━━━━━ Extracted data

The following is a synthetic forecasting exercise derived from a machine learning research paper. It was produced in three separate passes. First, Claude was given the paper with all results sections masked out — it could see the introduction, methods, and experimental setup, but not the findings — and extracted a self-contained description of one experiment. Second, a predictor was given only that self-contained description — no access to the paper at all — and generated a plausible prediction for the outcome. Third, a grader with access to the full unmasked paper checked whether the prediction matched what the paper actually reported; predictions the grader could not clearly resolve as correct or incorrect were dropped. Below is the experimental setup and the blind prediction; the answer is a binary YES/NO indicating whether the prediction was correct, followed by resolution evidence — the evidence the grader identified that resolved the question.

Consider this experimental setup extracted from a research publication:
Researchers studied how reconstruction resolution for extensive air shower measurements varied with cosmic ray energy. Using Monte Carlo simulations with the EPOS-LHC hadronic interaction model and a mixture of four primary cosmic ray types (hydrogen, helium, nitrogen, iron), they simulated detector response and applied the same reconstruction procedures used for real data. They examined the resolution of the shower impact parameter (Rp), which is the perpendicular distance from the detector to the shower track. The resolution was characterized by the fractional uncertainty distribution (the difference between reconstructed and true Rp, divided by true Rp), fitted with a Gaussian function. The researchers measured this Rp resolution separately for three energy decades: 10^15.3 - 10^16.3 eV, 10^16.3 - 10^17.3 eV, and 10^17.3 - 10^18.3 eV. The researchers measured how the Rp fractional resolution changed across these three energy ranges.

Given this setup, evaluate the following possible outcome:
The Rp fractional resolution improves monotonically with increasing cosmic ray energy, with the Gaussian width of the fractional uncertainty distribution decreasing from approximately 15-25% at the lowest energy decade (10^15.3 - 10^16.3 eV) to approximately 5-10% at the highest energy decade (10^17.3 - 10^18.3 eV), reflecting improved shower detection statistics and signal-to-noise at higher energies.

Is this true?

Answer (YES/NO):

━━━━━━━━━━

## What this task involves
When you reach the end of the records, set them all down again exactly.

## Response to this exercise
The following is a synthetic forecasting exercise derived from a machine learning research paper. It was produced in three separate passes. First, Claude was given the paper with all results sections masked out — it could see the introduction, methods, and experimental setup, but not the findings — and extracted a self-contained description of one experiment. Second, a predictor was given only that self-contained description — no access to the paper at all — and generated a plausible prediction for the outcome. Third, a grader with access to the full unmasked paper checked whether the prediction matched what the paper actually reported; predictions the grader could not clearly resolve as correct or incorrect were dropped. Below is the experimental setup and the blind prediction; the answer is a binary YES/NO indicating whether the prediction was correct, followed by resolution evidence — the evidence the grader identified that resolved the question.

Consider this experimental setup extracted from a research publication:
Researchers studied how reconstruction resolution for extensive air shower measurements varied with cosmic ray energy. Using Monte Carlo simulations with the EPOS-LHC hadronic interaction model and a mixture of four primary cosmic ray types (hydrogen, helium, nitrogen, iron), they simulated detector response and applied the same reconstruction procedures used for real data. They examined the resolution of the shower impact parameter (Rp), which is the perpendicular distance from the detector to the shower track. The resolution was characterized by the fractional uncertainty distribution (the difference between reconstructed and true Rp, divided by true Rp), fitted with a Gaussian function. The researchers measured this Rp resolution separately for three energy decades: 10^15.3 - 10^16.3 eV, 10^16.3 - 10^17.3 eV, and 10^17.3 - 10^18.3 eV. The researchers measured how the Rp fractional resolution changed across these three energy ranges.

Given this setup, evaluate the following possible outcome:
The Rp fractional resolution improves monotonically with increasing cosmic ray energy, with the Gaussian width of the fractional uncertainty distribution decreasing from approximately 15-25% at the lowest energy decade (10^15.3 - 10^16.3 eV) to approximately 5-10% at the highest energy decade (10^17.3 - 10^18.3 eV), reflecting improved shower detection statistics and signal-to-noise at higher energies.

Is this true?

Answer (YES/NO):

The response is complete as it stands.